Among the things they said included: forgetting how to inject, inability to utilize every skill, or what are the chances for becoming a CNC. They stated that they would like a career that would allow them to create a difference, but with aged care nursing, they only view it as handling slow death.
Professor Stevens said that the subjects said they wanted to get a job where people are able to go somewhere. They say that intensive care is where the action is. The biggest problem is status. They think that aged care is “low tech”. Despite them getting the pay disparity correct, issues regarding status needs to be examined. It is something that the profession holds little to no value, Professor Stevens continued.
Professor of Aged Care Nursing Andrew Robinson, head of the Wicking Dementia Research and Education Centre teaching aged care facility course at the University of Tasmania, stated that his own study reveals the same outcomes.
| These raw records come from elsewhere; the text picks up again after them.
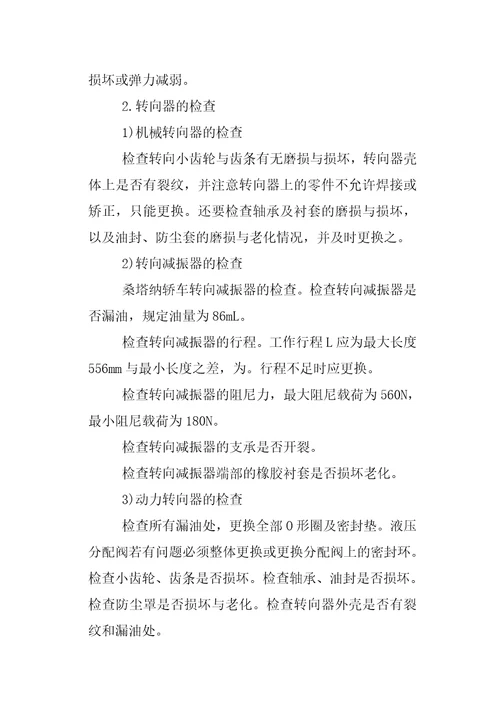 损坏或弹力减弱。

2.转向器的检查

1)机械转向器的检查

检查转向小齿轮与齿条有无磨损与损坏，转向器壳体上是否有裂纹，并注意转向器上的零件不允许焊接或矫正，只能更换。还要检查轴承及衬套的磨损与损坏，以及油封、防尘套的磨损与老化情况，并及时更换之。

2)转向减振器的检查

桑塔纳轿车转向减振器的检查。检查转向减振器是否漏油，规定油量为86mL。

检查转向减振器的行程。工作行程L应为最大长度556mm与最小长度之差，为。行程不足时应更换。

检查转向减振器的阻尼力，最大阻尼载荷为560N，最小阻尼载荷为180N。

检查转向减振器的支承是否开裂。

检查转向减振器端部的橡胶衬套是否损坏老化。

3)动力转向器的检查

检查所有漏油处，更换全部O形圈及密封垫。液压分配阀若有问题必须整体更换或更换分配阀上的密封环。检查小齿轮、齿条是否损坏。检查轴承、油封是否损坏。检查防尘罩是否损坏与老化。检查转向器外壳是否有裂纹和漏油处。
He claimed that the lessons about aged care nursing must have an incorporated, well-planned approached founded on proof, as rather than gradual efforts.
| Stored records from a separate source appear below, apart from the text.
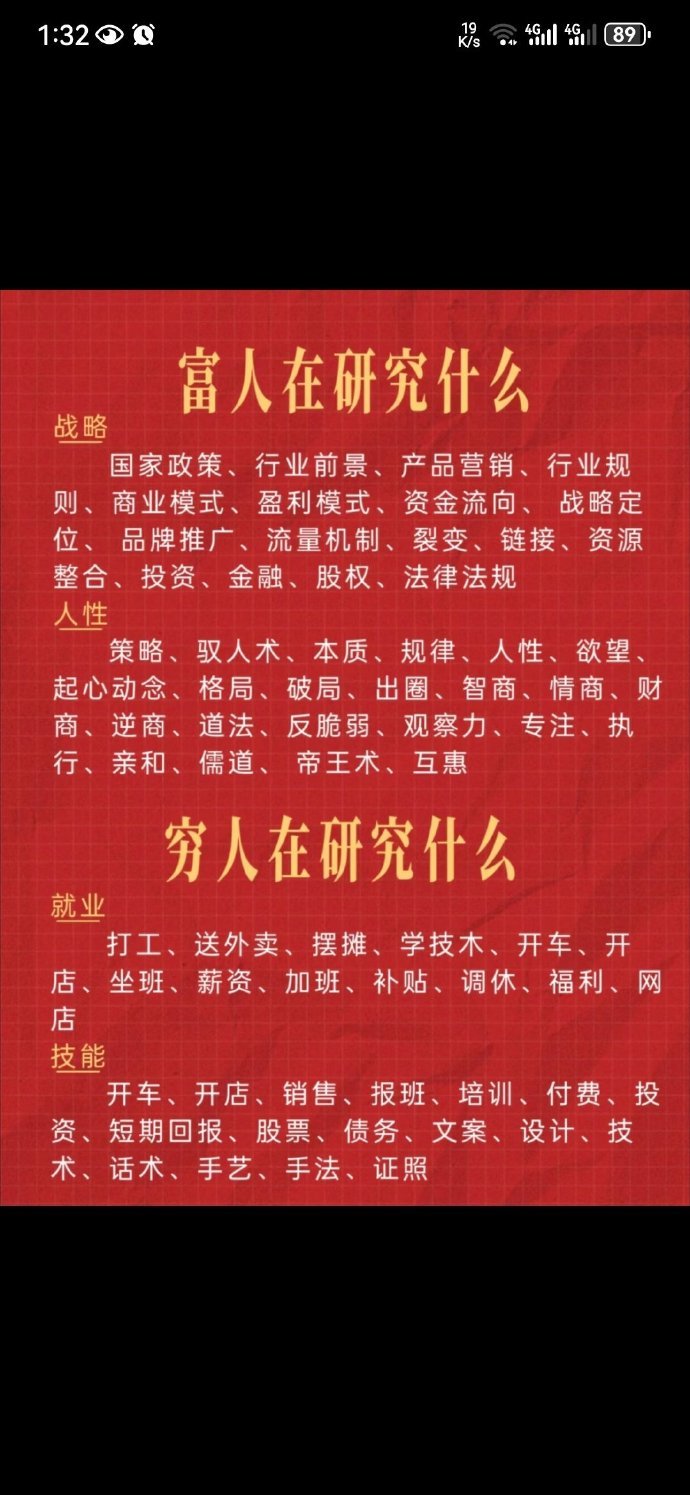 1:32

19 K/s 4G 4G 89

富人在研究什么

战略

国家政策、行业前景、产品营销、行业规则、商业模式、盈利模式、资金流向、 战略定位、 品牌推广、流量机制、裂变、链接、资源整合、投资、金融、股权、法律法规

人性

策略、驭人术、本质、规律、人性、欲望、起心动念、格局、破局、出圈、智商、情商、财商、逆商、道法、反脆弱、观察力、专注、执行、亲和、儒道、 帝王术、互惠

穷人在研究什么

就业

打工、送外卖、摆摊、学技术、开车、开店、坐班、薪资、加班、补贴、调休、福利、网店

技能

开车、开店、销售、报班、培训、付费、投资、短期回报、股票、债务、文案、设计、技术、话术、手艺、手法、证照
Professor Robinson went on to say that student outlook to aged care worsens over time mainly because in most curricula, ageing is not addressed in an important way, not addressing the entire matter of the elderly in a manner that is important for these young professionals in the health care field.
Professor Robinson said that in their aged care facility, the students claimed that they understood and appreciated the significance of viewing the elderly in a non-acute phase. Because if not, how else will they know how an older person might appear or what they will be like regularly if they are never seen outside an acute phase?
If the nurses are exposed to a person with dementia then they could get scared. But provided with training as well as experience in research about those with dementia, then it turns into something interesting. It has to be approached with the right strategy, not only reactive, as well as the fact that it has to be founded on evidence.